The aim of this placement was to receive formal training from Thales on their large-scale video surveillance systems in order to ensure that algorithms developed as part of the VideoSense could be deployed in the industrial R&D context. Their framework can handle the processing of video streams in both an internal (program developed with their API for communicating) and external (executable communicating with webservices) fashion. Events can be created from the video processing stage and can then be used to update a scriptable state-machine, and be stored into a database. The video and its metadata are then synchronised and sent to a video wall, which can display several videos with their overlay.
The integration of algorithms involved straightforward C++ modules analysing frames and sending events or objects that can be added through their API. This was evaluated by developing a test algorithm based on OpenCV that detected human faces, counted them, and triggered an alarm depending on their number.
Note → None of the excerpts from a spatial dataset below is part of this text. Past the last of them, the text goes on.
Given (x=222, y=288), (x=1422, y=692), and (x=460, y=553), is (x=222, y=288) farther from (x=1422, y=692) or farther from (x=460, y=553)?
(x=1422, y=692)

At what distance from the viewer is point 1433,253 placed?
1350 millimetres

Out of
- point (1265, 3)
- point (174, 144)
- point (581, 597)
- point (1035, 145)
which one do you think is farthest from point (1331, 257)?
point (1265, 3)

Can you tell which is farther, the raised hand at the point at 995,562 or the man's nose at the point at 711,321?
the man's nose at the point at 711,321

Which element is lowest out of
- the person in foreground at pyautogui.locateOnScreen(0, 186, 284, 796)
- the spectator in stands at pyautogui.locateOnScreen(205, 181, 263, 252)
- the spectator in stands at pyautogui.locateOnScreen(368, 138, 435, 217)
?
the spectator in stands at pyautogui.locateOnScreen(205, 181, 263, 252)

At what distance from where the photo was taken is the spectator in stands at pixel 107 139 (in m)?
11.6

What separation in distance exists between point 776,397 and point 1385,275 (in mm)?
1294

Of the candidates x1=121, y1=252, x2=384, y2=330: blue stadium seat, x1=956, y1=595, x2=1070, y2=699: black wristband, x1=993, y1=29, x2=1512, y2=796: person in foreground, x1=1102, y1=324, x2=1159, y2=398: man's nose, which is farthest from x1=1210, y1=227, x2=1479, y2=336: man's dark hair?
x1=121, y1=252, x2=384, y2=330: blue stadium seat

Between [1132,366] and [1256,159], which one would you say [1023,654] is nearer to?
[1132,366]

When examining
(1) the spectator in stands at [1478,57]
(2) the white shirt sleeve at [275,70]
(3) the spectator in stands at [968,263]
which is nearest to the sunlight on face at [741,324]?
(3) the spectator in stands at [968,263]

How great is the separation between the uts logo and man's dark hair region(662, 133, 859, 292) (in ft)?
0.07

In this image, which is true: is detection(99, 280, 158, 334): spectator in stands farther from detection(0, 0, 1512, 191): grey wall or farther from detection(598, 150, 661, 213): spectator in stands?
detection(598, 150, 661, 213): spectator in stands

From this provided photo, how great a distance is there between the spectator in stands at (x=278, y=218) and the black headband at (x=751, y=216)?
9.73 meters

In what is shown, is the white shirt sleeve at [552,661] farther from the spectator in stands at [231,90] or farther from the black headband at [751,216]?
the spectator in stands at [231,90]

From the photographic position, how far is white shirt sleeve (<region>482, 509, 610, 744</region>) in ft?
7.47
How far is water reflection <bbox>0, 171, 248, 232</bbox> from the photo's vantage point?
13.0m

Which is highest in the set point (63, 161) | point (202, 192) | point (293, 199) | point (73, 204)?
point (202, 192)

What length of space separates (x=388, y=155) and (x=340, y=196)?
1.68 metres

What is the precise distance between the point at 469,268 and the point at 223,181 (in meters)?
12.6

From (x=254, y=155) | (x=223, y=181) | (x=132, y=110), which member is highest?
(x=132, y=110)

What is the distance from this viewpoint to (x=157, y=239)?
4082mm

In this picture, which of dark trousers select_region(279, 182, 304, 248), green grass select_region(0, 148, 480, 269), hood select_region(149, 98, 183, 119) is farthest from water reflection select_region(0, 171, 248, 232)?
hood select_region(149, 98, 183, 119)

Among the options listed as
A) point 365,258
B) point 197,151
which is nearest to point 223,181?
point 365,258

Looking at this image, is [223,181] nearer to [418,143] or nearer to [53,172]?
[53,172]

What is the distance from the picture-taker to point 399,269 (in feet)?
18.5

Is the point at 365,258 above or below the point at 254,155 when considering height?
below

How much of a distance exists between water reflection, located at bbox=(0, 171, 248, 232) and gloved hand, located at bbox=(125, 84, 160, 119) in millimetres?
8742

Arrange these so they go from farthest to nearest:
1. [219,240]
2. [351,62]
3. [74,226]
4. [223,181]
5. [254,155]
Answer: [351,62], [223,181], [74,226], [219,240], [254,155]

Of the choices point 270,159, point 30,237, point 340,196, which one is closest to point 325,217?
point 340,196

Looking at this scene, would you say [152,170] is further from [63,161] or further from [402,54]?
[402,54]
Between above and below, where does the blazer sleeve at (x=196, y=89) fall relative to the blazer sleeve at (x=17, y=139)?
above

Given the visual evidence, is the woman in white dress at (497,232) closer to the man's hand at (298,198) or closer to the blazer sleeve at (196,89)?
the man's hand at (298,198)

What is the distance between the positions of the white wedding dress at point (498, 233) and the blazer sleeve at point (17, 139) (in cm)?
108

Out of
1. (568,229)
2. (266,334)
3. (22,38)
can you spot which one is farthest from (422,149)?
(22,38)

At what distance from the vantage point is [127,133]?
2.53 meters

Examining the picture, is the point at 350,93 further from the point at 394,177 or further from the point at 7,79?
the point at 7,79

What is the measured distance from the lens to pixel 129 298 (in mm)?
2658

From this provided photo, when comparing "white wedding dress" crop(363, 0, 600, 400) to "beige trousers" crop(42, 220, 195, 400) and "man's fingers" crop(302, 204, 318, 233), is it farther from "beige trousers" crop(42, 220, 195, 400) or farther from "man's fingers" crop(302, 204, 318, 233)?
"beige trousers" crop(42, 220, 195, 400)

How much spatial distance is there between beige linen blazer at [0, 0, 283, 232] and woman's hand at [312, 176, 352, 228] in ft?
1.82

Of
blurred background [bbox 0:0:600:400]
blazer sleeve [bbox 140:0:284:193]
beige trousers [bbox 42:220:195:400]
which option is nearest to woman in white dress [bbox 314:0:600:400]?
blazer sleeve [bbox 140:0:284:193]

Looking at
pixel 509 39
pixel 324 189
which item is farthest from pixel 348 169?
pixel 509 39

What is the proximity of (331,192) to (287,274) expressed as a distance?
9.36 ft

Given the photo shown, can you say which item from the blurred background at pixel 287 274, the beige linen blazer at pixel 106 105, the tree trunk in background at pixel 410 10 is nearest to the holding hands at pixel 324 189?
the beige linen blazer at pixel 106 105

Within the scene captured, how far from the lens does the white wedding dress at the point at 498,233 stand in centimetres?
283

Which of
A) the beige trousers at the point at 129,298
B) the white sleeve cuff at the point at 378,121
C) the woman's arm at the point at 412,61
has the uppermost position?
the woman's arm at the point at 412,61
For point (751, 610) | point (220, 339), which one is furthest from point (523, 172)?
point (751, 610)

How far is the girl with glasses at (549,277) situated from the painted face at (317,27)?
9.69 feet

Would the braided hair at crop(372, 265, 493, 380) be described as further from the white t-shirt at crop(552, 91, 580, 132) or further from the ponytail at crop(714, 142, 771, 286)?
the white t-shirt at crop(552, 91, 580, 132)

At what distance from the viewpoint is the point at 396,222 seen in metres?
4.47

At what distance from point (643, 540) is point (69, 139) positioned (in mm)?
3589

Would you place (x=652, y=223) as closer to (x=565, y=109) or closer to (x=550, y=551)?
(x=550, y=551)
However, in the current state of the framework, the video stream cannot be modified and only basic overlays such as lines and boxes can be displayed on top by the video player, meaning that advanced privacy protection filters cannot be integrated at the moment. Two possible solutions were discussed: sending pre-filtered raw bitmaps as overlays, or sending special objects that would trigger the filtering on the video-player side.
.Current surveillance systems do not have privacy requirements in their design, making it difficult to include mitigation technologies.
Even although the experiments on algorithm integration were quite successful, some extra work will be needed on the surveillance system architecture in order to allow the filtering of the videos displayed on the video wall. This would provide an opportunity for further collaboration between UoR and Thales.